In dieser Unterrichtseinheit setzen sich die Lernenden mit den vielfältigen Nutzungsmöglichkeiten von Holz auseinander. Sie erfahren, dass Holz je nach Qualität und vorheriger Nutzung unterschiedlich weiterverarbeitet werden kann und auch Altholz eine wichtige Rolle spielt. In Kleingruppen sammeln die Lernenden anschließend Vor- und Nachteile von Holznutzung, die sie auf Kärtchen festhalten. Die Ergebnisse werden diskutiert und durch Informationen der Lehrperson ergänzt, etwa zu sinnvollen Einsatzbereichen von Holz (u. a. im Vergleich zu Plastik) und zum Konzept der kaskadischen Nutzung. Abschließend reflektieren die Lernenden ihr eigenes Konsumverhalten: In einem persönlichen Handlungsplan („Stop – keep – start“) überlegen sie, wo sie Plastik reduzieren, holzbasierte Produkte weiterverwenden oder Neues ausprobieren möchten, und tauschen sich dazu aus.
Die Lernenden stellen sich in einer Reihe mittig im Klassenzimmer auf und teilen somit den Raum in zwei Bereiche. Die LP liest je eines der Begriffspaare (M1) laut vor und ordnet jedem Begriff eine Raumhälfte zu. Die Lernenden entscheiden sich innerhalb von wenigen Sekunden, welchen der Begriffe sie persönlich bevorzugen (z. B. Buch vs. Tablet). Auf ein Signal gehen die Lernenden einen Schritt nach rechts oder links in die Raumhälfte des ausgewählten Begriffs. Einzelne Wortmeldungen zu den Entscheidungen werden im Plenum besprochen.
Im Plenum notieren die Lernenden jeweils die Vor- und Nachteile von Holznutzung auf Kärtchen/Haftnotizen und verorten diese im Raster, den die LP auf die Tafel bzw. ein Flipchart aufzeichnet (M2).
Die Ergebnisse werden gemeinsam diskutiert.
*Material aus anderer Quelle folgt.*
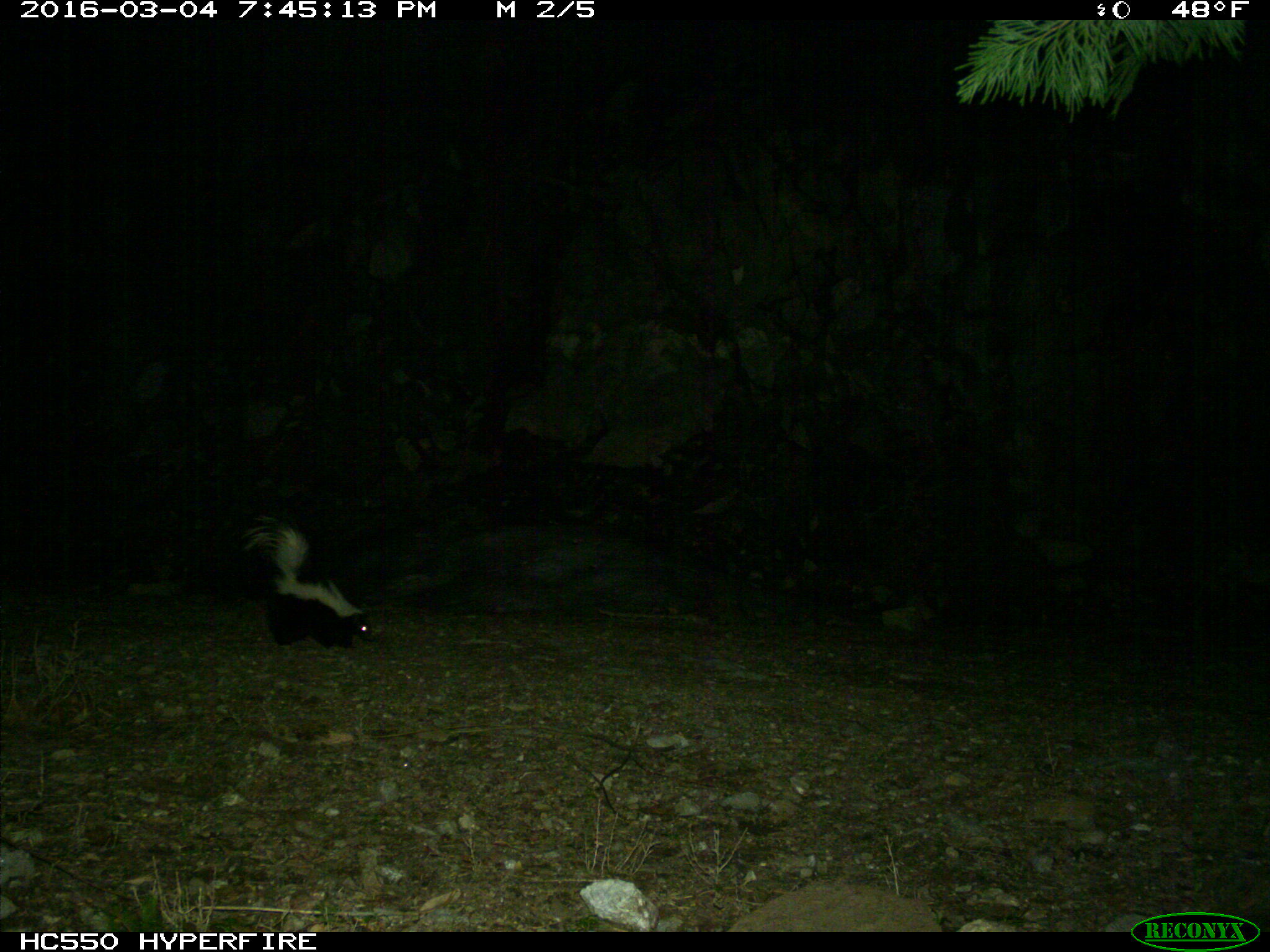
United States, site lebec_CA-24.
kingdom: Animalia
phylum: Chordata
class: Mammalia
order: Carnivora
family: Mephitidae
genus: Mephitis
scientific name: Mephitis mephitis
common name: striped skunk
Mephitis mephitis (striped skunk).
Die LP ergänzt Informationen (M3), in welchen Bereichen die Nutzung von Holz sinnvoll ist, auch im Vergleich zu Plastik. Abschließend bespricht die Lehrperson mit den Lernenden, was kaskadische Nutzung von Holz bedeutet.
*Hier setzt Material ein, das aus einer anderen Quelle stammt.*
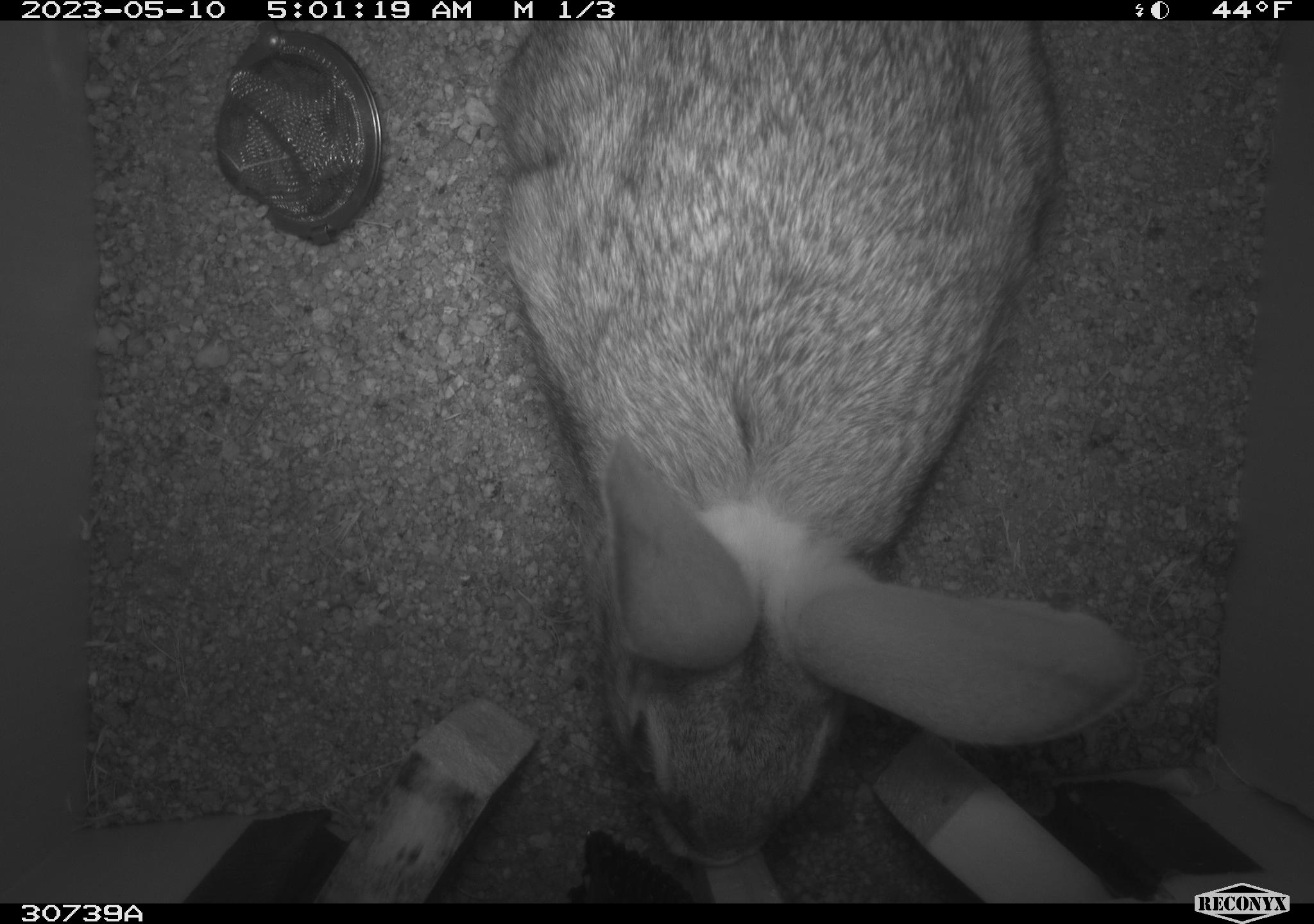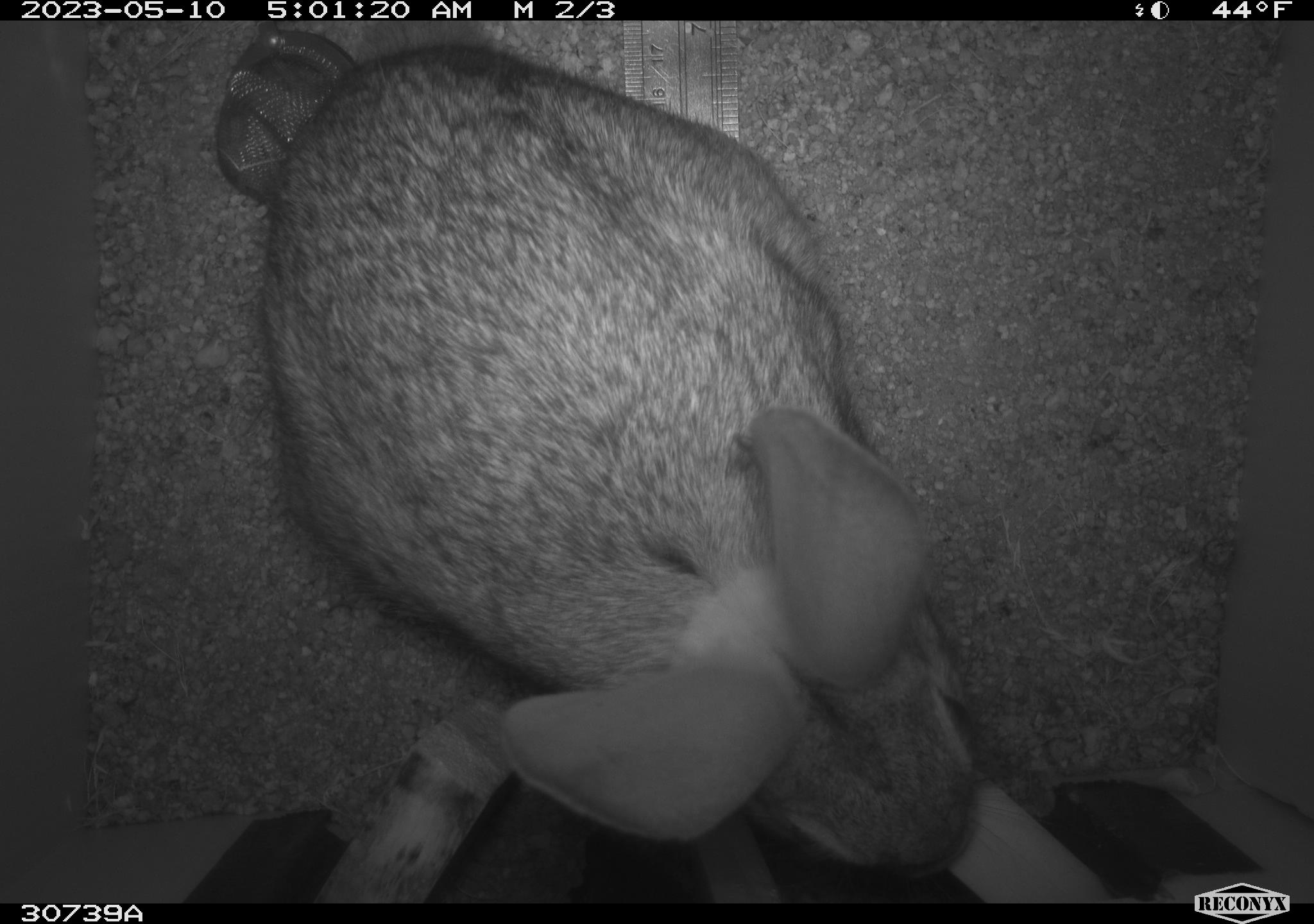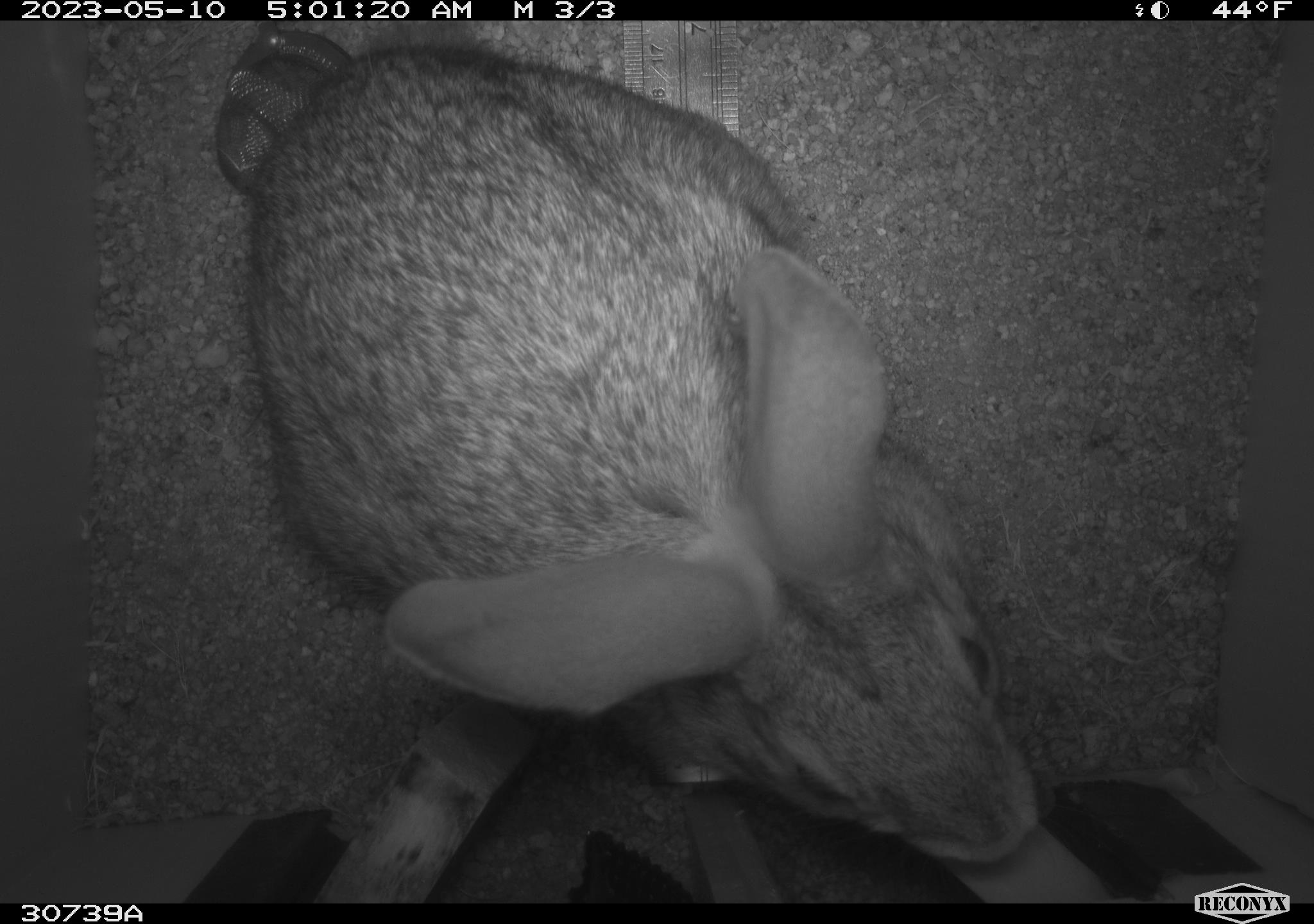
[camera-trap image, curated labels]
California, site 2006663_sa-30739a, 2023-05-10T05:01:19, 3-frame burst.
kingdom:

Die Lernenden reflektieren in Einzelarbeit die Ergebnisse der vorangehenden Diskussion, stellen Bezüge zu ihrem eigenen Alltag her und entwickeln persönliche Handlungspläne als Konsument:in. Dafür notieren sie sich in drei Spalten auf einem Blatt Papier folgendes:
- Stop: Dinge, die ich an Plastik reduzieren kann.
- Keep: holzbasierte Produkte, die ich schon nutze und weiterverwenden möchte.
- Start: etwas Neues, das ich ausprobieren will (z. B. bisher nicht verwendetes holzbasiertes Produkt oder andere Konsumwege wie Tausch von Kleidung aus Holzfasern wie Viskose oder Modal, Kauf im Secondhandladen etc.)
Abschließend tauschen sich die Lernenden in Paaren über ihre Ergebnisse aus.
Kompetenzorientierte Lernziele
Die Lernenden sammeln und bewerten die Vor- und Nachteile des Rohstoffs Holz.
Die Lernenden stellen Bezüge zwischen der Nutzung von Holz und ihrem eigenen Alltag her.
Die Lernenden entwickeln konkrete Handlungsmöglichkeiten für einen nachhaltigen Konsum
Quellen
Umweltdachverband (2025): HolzBOX. Ein aktivierender Einstieg in Holz, Wald & Nachhaltigkeit. In: eLABoration Wood. Fachhochschule Salzburg.